Die Bürgerschaftsgruppe der Bürger in Wut (BIW) zieht den Senat erneut wegen seiner Informationspolitik vor den Kadi. Der Staatsgerichtshof soll feststellen, dass die Landesregierung durch eine unvollständige und ausweichende Antwort auf eine parlamentarische Anfrage die Rechte der BIW-Abgeordneten verletzt hat. In einer ähnlichen Sache hatte das oberste Gericht der Hansestadt den Bürgern in Wut im Jahr 2017 schon einmal recht gegeben.

Konkret bemängelt die BIW-Gruppe diesmal eine Antwort der Innenbehörde auf eine Anfrage aus dem Mai. Darin verlangten die Abgeordneten Jan Timke, Klaus Remkes und Piet Leidreiter Auskunft zu mutmaßlichen Übergriffen auf politische oder behördliche Funktionsträger in deren privatem Umfeld. Die Innenbehörde sollte berichten, wie häufig so etwas nach ihrer Kenntnis seit 2014 vorgekommen sei. Ergänzend wurde gefragt, wie viele Tatverdächtige von der Polizei ermittelt werden konnten und in welchen Fällen vermutlich politische Motive vorlagen. Innensenator Ulrich Mäurer (SPD) antwortete am 21. Juni im Landtag. Seine Auskünfte fielen spärlich aus. "Eine technische Erfassung der in der Fragestellung beschriebenen Vorgänge wird seitens der Ermittlungsbehörden nicht vorgenommen", hieß es in der schriftlichen Fassung. Alle Strafanzeigen aus dem genannten Zeitraum einzeln auszuwerten sei "mit einem vertretbaren Aufwand nicht möglich".

Schon 2017 vor Bremens oberstem Gericht gewonnen

Für BIW-Gruppenchef Jan Timke ist das nichts als eine faule Ausrede. Der Senat werde dem Informationsanspruch der Abgeordneten nicht gerecht, wenn er sie mit solch dürren Sätzen abspeist. "Eine Antwort der Landesregierung muss umfassend und inhaltlich fundiert sein. Das war hier nicht der Fall", ist Timke überzeugt.
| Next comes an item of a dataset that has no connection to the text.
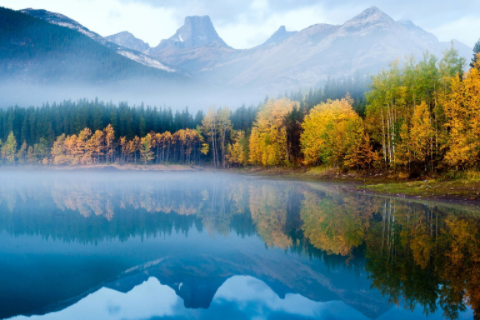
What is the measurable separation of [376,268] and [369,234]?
4542mm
Er hofft, dass sich der Staatsgerichtshof dieser Sicht anschließt.

Vor Bremens oberstem Gericht hatten die Bürger in Wut im Februar 2017 schon einmal einen juristischen Punktsieg gegen den Senat errungen. Stein des Anstoßes damals war eine Anfrage Timkes aus dem Oktober 2014, die sich auf das Planungsverfahren für den Offshore-Terminal Bremerhaven (OTB) bezog. Konkret wollte der Abgeordnete damals wissen, ob der Senat Absprachen mit der Bundeswasserstraßenverwaltung getroffen habe. Die Antwort fiel denkbar knapp aus: "Nein." Zwei Jahre später warf eine Pressemitteilung des Bausenators ein anderes Licht auf den Sachverhalt. Darin hieß es, das Planfeststellungsverfahren für den OTB sei nach "intensiver Abstimmung" mit der Bundesbehörde erfolgt. Timke fühlte sich getäuscht und zog vor den Staatsgerichtshof – mit Erfolg. Die Richter schrieben dem Senat ins Stammbuch, dass er dem Informationsanspruch der Parlamentarier stets so umfassend genügen muss, dass eine wirksame Kontrolle des Regierungshandelns stattfinden kann.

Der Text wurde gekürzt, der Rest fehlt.